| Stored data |
################

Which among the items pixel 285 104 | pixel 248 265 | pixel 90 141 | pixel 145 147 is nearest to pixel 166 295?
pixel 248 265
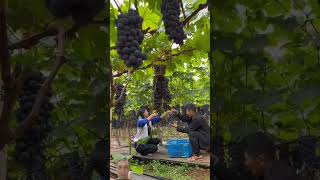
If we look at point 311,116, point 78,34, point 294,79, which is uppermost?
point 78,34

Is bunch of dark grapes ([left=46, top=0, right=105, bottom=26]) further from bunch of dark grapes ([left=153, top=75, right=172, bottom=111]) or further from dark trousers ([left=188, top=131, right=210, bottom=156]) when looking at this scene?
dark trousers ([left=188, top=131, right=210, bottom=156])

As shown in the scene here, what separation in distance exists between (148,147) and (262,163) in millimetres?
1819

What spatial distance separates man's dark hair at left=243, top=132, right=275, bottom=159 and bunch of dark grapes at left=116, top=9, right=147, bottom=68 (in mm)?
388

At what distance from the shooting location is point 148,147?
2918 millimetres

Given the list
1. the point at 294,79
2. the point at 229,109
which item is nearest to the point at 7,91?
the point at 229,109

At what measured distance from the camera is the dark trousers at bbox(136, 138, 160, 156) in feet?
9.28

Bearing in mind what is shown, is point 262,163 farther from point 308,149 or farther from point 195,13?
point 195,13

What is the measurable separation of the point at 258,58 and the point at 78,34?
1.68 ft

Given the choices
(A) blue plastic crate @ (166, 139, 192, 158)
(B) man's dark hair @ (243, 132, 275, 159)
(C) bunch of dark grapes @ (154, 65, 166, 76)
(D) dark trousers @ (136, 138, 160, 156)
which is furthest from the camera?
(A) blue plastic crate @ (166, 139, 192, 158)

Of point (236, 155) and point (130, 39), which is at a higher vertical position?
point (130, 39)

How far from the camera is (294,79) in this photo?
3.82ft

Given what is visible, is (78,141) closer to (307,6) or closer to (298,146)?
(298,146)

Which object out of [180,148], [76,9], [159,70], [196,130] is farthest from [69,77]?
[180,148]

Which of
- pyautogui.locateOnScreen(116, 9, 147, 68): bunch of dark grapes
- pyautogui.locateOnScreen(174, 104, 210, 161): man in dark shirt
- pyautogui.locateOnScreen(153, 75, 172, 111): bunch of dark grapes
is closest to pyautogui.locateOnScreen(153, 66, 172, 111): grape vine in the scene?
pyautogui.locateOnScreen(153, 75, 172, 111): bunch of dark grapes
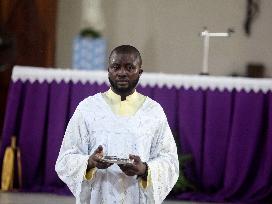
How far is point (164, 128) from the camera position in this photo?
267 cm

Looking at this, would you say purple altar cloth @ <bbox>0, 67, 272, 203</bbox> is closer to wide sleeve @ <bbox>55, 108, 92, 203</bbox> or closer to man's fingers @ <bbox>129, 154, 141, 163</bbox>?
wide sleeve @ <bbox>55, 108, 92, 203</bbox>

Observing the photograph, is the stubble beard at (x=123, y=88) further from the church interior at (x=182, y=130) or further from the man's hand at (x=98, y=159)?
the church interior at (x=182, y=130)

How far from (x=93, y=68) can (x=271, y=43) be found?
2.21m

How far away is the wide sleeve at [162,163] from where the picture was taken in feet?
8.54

################

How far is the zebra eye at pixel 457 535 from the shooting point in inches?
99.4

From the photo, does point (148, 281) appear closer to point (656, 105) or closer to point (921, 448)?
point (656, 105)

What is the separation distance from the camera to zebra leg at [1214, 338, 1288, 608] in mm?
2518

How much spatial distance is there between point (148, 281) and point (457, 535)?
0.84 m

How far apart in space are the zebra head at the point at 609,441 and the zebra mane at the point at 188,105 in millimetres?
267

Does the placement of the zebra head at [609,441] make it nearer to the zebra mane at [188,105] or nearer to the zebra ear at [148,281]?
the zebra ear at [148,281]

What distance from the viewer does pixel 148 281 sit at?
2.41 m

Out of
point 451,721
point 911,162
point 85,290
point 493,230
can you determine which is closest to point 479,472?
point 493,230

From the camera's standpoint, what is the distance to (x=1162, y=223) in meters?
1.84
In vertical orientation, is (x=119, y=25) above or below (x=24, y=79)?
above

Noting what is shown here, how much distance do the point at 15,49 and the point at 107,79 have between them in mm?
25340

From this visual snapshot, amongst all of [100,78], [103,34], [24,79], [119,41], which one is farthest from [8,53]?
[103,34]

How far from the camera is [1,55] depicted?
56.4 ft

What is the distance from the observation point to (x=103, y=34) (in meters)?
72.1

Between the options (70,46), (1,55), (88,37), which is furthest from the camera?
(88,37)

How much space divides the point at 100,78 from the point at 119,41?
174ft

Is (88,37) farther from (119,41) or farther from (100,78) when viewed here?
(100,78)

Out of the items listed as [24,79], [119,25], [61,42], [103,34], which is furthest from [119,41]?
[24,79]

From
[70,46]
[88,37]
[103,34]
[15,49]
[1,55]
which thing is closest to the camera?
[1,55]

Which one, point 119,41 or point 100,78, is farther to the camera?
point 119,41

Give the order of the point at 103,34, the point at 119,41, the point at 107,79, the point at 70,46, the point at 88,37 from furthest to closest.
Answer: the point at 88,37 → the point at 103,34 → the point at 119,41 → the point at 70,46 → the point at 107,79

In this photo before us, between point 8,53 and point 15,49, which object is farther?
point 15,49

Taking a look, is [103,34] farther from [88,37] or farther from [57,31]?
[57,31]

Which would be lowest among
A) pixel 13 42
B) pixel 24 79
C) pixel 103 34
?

################

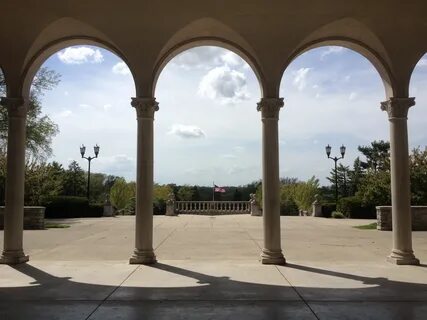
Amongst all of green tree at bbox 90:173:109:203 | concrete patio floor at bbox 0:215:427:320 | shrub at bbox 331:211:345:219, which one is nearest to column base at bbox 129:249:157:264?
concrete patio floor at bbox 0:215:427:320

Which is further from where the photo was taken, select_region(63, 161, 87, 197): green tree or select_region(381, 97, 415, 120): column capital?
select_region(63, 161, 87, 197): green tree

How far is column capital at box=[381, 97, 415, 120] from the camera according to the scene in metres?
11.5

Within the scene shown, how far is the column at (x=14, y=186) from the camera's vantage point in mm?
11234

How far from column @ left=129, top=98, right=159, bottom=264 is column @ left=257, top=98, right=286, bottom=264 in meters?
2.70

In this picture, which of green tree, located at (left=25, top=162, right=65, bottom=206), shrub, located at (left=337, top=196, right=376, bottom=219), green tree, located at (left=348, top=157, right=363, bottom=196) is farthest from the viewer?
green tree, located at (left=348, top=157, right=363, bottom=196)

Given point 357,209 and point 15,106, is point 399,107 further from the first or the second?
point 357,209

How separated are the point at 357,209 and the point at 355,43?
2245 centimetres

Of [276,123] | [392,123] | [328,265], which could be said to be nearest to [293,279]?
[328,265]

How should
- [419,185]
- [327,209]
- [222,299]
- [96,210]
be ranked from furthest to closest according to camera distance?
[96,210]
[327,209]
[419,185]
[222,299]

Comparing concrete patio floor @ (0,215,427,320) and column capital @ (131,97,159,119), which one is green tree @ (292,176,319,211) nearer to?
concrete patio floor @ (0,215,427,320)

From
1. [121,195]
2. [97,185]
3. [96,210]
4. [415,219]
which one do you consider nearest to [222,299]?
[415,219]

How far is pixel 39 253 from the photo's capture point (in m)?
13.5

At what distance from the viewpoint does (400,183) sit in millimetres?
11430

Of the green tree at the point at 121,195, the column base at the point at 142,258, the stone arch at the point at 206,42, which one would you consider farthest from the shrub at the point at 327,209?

################

| Directions for this task |
Pull out every line of the records that contains the word "taken".

| The answer |
How far away is the wide sleeve at [162,163] from where the picture was taken in feet?
Which is further from where the photo was taken, select_region(63, 161, 87, 197): green tree or select_region(381, 97, 415, 120): column capital?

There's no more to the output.